### [Text for analysis]

Start of Block

When our usual social circle of friends and family say something rude or out of line, it can be offensive. But you're most likely to "let it slide" rather than cause any drama. But when our romantic partner does something outright rude, it can be more impactful to our daily well being. What if you're on a first date with this person (see our article on how to meet Beautiful Women in Singapore for inspiration) ? Besides being shocking, unexpected, and angering, you are also not sure if you need to give this person another chance. Do you walk out or continue being patient? How does one respond?
1. Never Tolerate a Partner who Discredits You
Life's too short to spend it with anyone who seeks to discredit you, belittle you, disparages you, or tries to pass off offending comments as a joke. Be honest about your reaction, if you feel insulted by their "joke", don't be manipulated into thinking it's your fault you are upset. It's your right to be offended and dissatisfied with anyone who puts you down. If they retort to your feelings with "you're being too serious, it was just a joke" - be wary. Most likely it was not just a joke, and they are actually a negative manipulative person. 2. Envision Your Response Before Responding
First dates can be a nervous experience for both parties. Perhaps your partner is just trying too hard to impress you, or something may have "come out wrong". Before you retort, envision your response a few times in your head - is this something you really want to say? This is a great time to take a sip of wine or look to your phone for a few moments to take a deep breathe. How do you really feel? Words once said, are not things we can take back. Do you want to let it go for now, or address it for clarification? Often times we are only affected by those persons whose opinions we actually care about. A healthy relationship is open to discussion, and an emotionally mature person will not be affected by either compliments or insults. If your partner on a first date is clearly disrespecting you, a healthy response is to stop engaging with them. They are clearly a waste of your time and energy. Do not take it personally, they clearly treat everyone that way. Leave if you feel need to, or continue observing them to gage if it's a simple misunderstanding. Why does a partner behave rudely? Are they feeling first date nerves or are they simply an awkward person? Do they have a history of abuse from significant others? It is not an excuse for how they treat you, but it can help you understand their rationale. Do they clearly have emotional or ego issues? Do they obviously have questionable upbringing? Do you feel compassion for them, do you want to stick around and work on things or is it better to just get this date over and done with?

End of Block

### [The data]
Start of Block

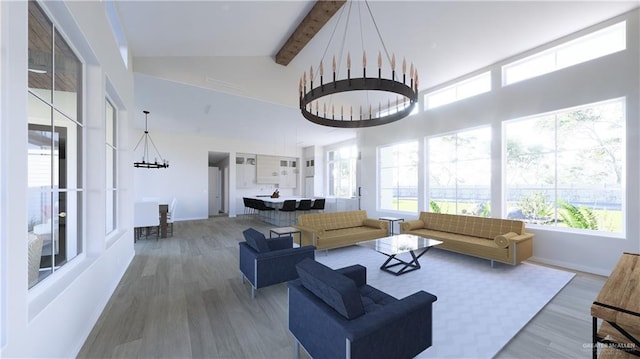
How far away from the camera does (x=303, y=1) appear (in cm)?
405

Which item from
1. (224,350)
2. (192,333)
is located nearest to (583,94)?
(224,350)

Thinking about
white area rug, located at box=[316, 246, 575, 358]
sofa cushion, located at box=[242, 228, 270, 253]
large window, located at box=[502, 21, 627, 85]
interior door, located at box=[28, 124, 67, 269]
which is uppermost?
large window, located at box=[502, 21, 627, 85]

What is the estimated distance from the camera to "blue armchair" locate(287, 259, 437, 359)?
4.49 feet

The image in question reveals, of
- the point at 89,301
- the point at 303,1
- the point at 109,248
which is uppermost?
the point at 303,1

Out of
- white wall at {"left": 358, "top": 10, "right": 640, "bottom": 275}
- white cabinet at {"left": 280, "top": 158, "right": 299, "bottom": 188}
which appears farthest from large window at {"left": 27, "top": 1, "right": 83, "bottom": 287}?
white cabinet at {"left": 280, "top": 158, "right": 299, "bottom": 188}

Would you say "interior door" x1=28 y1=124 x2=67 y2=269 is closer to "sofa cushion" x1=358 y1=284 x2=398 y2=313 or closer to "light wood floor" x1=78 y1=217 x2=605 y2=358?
"light wood floor" x1=78 y1=217 x2=605 y2=358

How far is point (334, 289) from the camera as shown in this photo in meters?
1.47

End of Block

### [What you need to do]
Continue the article on handling a rude partner on a first date from where it stops.

### [Response below]
3. Always Set Your Boundaries
Do not live with your annoyances silently. There's no reason to be rude or dramatic, but setting clear boundaries early in a date can help the relationship going forward. "I feel like I need to address that comment you made earlier... " or "Can we clarify what you meant by...", keeps the conversation light without pushing anyone onto the defensive. If it becomes childish arguing back and forth, or they are clearly not a mature individual - disengage. No need to waste your time, and they clearly don't deserve your second thought.
Many people may blurt out ridiculous things they don't mean when nervous, so it's worth giving a first date the benefit of a doubt. But if you see a pattern of malicious or rude undertones in anyone's behavior and communication, it may be time to move on. The company you keep greatly influences your well being and image, so protect yourself from toxic unhappy people. Surround yourself with positive people who lift you up. Because life's too short to waste on unhappiness and stress!